What is Compassionate Conversational Experience?
What do we mean by the term compassionate conversational experience? When it comes to engaging with people over messaging channels, interacting compassionately is something we may reserve for human-to-human conversations, with chatbots reserved for handling simpler tasks. However, with the emergence of intelligent voice assistants such as Alexa and more sophisticated chatbots, designers are able to place compassion at the heart of conversational design. With a defined tone of voice and elegant phrasing, chatbots can take on a personality of their own.
But how are they being put to use? And what are the societal benefits?
Unsurprisingly, some of the best use cases of this empathetic technology are helping vulnerable people to stay connected, informed and heard.
- Virtual voice assistants that are helping people with accessibility issues (visual, cognitive, hearing, mobility.)
- Breaking down tech barriers (e.g. the Vodafone Idea Line, which lets people in India who may only have a basic phone still access the internet by calling the Google Assistant)
- Roo, the Planned Parenthood chatbot, helps teens get answers to questions they may feel too embarrassed to ask in person.
- Project Euphonia, which seeks to teach the Google Assistant how to understand people with non-standard speech (for example people with ALS)
I think the main question we need to ask ourselves as brand owners of care, sales, and marketing is: what can we learn from these examples? How can we use the same technology in exciting new ways to enrich the lives of our customers?
The current pandemic has awakened a whole new way of thinking about customer engagement. One that is based around having authentic, empathetic interactions. Creating conversational experiences can lead to boring, offensive, or just simply bad bots. Don't let that be your brand. Make sure you tune in to hear from one of the leading experts behind Google AI and conversational design.
Join Us for Round 2 of Conversations w/ Conversocial
When: Wednesday, April 22nd
Time: 10am PST
The topic of compassionate conversational experiences was suggested by Cathy for our upcoming Conversations w/ Conversocial. To say conversation design is a passion of hers is an understatement. Cathy built her first chatbot before chatbots were even a thing - 1984 to be precise - and now uses her experience to help people make the best conversational experiences possible.

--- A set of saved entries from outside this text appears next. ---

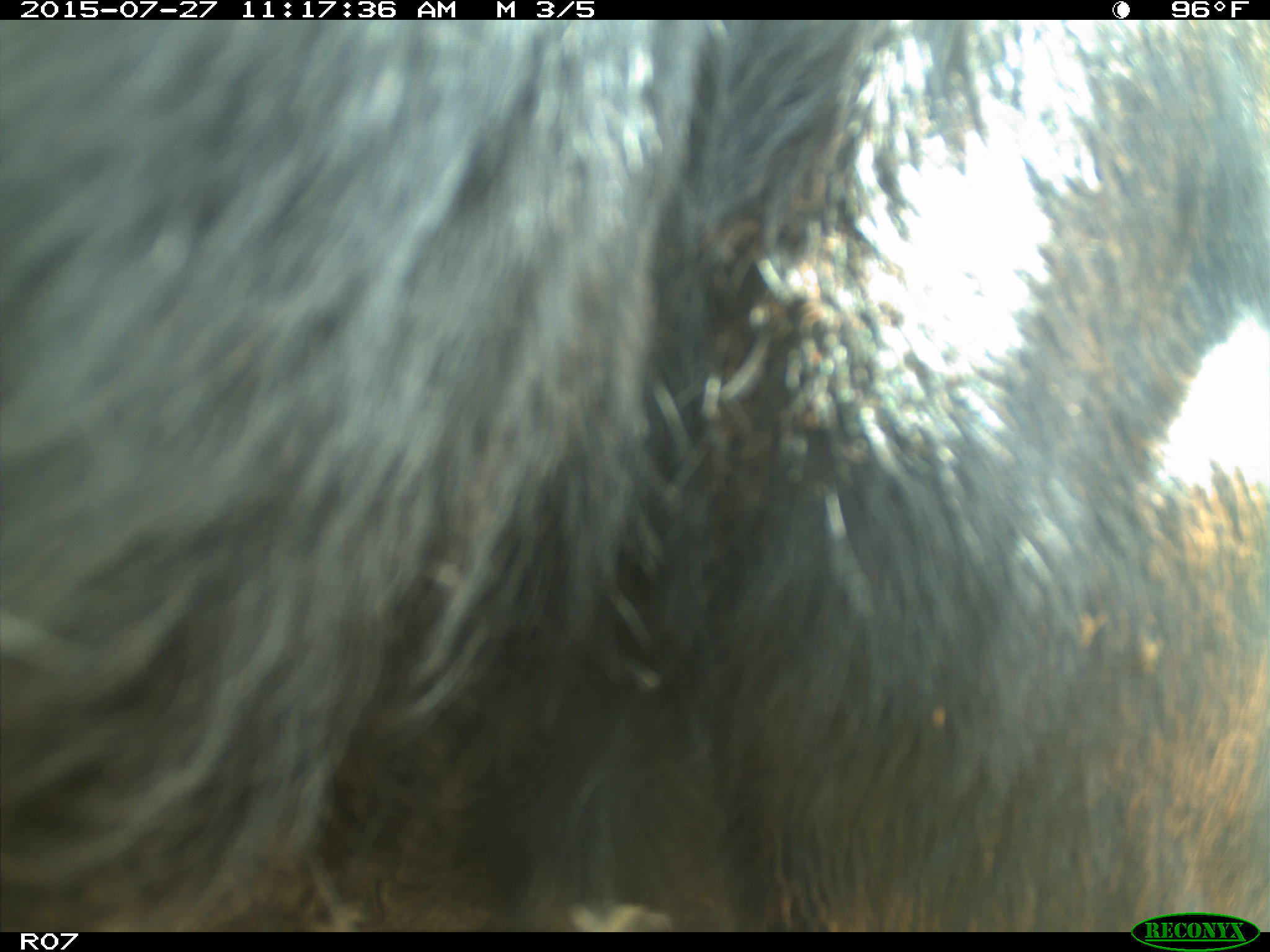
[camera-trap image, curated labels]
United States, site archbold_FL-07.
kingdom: Animalia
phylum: Chordata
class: Mammalia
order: Artiodactyla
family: Bovidae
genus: Bos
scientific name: Bos taurus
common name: domestic cow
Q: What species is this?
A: Bos taurus (domestic cow).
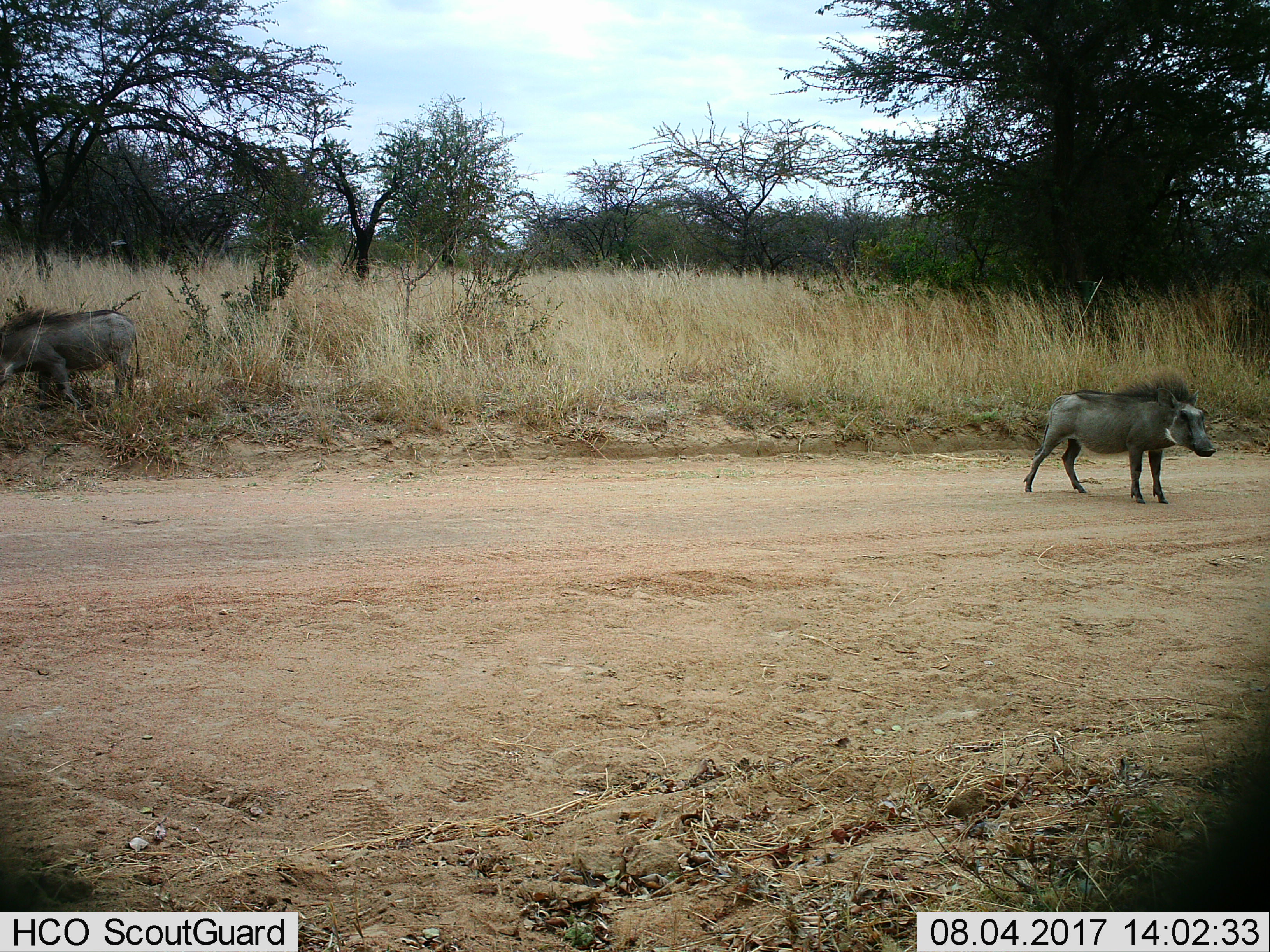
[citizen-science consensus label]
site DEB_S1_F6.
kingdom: Animalia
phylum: Chordata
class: Mammalia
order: Artiodactyla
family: Suidae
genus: Phacochoerus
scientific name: Phacochoerus africanus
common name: warthog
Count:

We hope you can join Shane and Cathy for a fireside chat where you can pose any questions you may have along the way.
Here are some of the topics that will be open for discussion:
- What is a "compassion conversational experience" and why does it matter to you?
- What's different about building conversations than say, a website or an email?
- How does conversational AI combat accessibility issues and inclusion?
- How do you name a bot? How can you combat gender bias? How can your bot strike the right tone?
- Why a “bit-by-bit” experience delivers the right information, rather than all of the information
- Live Q&A
A bit more about Cathy…
Cathy Pearl is Head of Conversation Design Outreach at Google, and the author of the O'Reilly book, "Designing Voice User Interfaces". She's been designing and creating Voice User Interfaces (VUIs) for 20 years and is passionate about helping everyone make the best conversational experiences possible.
Past speaking engagements include Cannes Lion International Festival of Creativity, O’Reilly Bot Day, SXSW, and TechCrunch Disrupt. Previously, Cathy was VP of User Experience at Sensely, whose virtual nurse avatar helps people stay healthy. She has worked on everything from programming NASA helicopter pilot simulators to designing a conversational iPad app in which Esquire magazine's style columnist tells users what they should wear on a first date. She has an MS in Computer Science from Indiana University and a BS in Cognitive Science from UC San Diego.